2.  But WE ARE HERE!

Yes, because God wanted his Church to grow.  We are here as pilgrims who have our citizenship in in heaven.  We are here as people who belong to Him above and therefore here below we shall not (need not!) sell our soul or expect all our happiness from things down here, things that come… and go again.

We are here on this earth where God has done great things, and here He has great things for us to do… but WE HAVE A HOMELAND.  We are here where Jesus gathers His church and sends His people to proclaim the good tidings.  We are here where He has poor people to be given food and suffering people to find help.  We are here where Jesus still is doing things but He does not want them done without us.  We are here and at times like Paul we long to be “cast off like ships and be with Him” but then He says: not yet, your task is not finished yet.

He is like that king He told about, going to a far land, but giving talents to His servants.  And HERE when He has come back, He will one Great Day look at our work and say hopefully to you and me: “well done my faithful servant!”

We are here, but not without the Spirit… ever.  Not ever without  close touch with Him who knows… knows it all.
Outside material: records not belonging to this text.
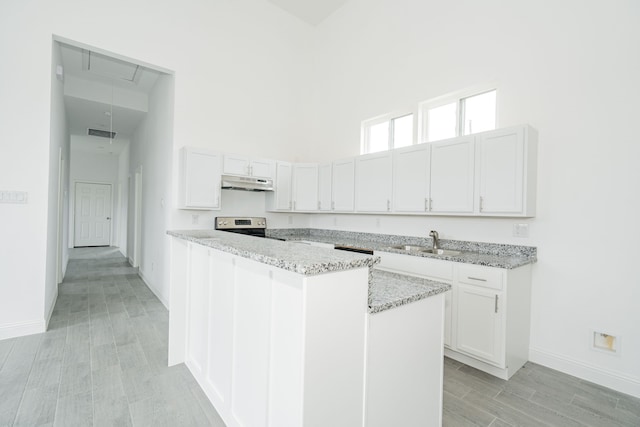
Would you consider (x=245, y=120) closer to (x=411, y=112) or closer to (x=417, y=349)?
(x=411, y=112)

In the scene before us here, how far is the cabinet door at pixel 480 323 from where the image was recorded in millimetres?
2289

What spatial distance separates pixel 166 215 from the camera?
385 cm

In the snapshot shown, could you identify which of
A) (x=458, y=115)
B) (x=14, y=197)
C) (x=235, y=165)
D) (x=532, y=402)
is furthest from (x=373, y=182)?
(x=14, y=197)

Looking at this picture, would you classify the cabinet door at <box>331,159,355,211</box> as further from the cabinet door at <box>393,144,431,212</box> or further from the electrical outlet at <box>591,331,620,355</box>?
the electrical outlet at <box>591,331,620,355</box>

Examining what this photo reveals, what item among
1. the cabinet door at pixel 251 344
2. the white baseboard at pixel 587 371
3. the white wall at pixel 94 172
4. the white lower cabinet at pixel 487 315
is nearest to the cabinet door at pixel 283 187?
the white lower cabinet at pixel 487 315

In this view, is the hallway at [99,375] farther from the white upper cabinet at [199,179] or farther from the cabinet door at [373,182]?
the cabinet door at [373,182]

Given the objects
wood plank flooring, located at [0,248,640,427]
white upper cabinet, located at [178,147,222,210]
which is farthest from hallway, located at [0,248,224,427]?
white upper cabinet, located at [178,147,222,210]

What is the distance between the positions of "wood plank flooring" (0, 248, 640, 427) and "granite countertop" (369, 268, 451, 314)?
3.05 ft

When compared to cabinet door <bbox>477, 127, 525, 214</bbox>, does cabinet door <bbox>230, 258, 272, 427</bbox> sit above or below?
below

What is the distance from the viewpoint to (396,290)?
1444 mm

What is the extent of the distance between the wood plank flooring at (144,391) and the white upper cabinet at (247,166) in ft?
6.86

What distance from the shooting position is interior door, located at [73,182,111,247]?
29.1 ft

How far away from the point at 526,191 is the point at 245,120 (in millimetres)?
3672

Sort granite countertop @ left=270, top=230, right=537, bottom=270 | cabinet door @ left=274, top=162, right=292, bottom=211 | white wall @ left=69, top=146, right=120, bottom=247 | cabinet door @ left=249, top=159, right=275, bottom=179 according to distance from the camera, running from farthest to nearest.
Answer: white wall @ left=69, top=146, right=120, bottom=247
cabinet door @ left=274, top=162, right=292, bottom=211
cabinet door @ left=249, top=159, right=275, bottom=179
granite countertop @ left=270, top=230, right=537, bottom=270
And that gets me to my last point.  We saw: (1) He is there, and (2) we are here.  But we saw it already:

3.  WE ARE STILL AND ALWAYS TOGETHER

That’s what we celebrate around the Lord’s Supper table and therefore it is good and Christian to call that table HOLY COMMUNION which is another word for fellowship, togetherness.  Still together.  That’s what we confess and experience: the Good Shepherd still looks after His sheep.  But you only experience it when you trust it, when you surrender to it.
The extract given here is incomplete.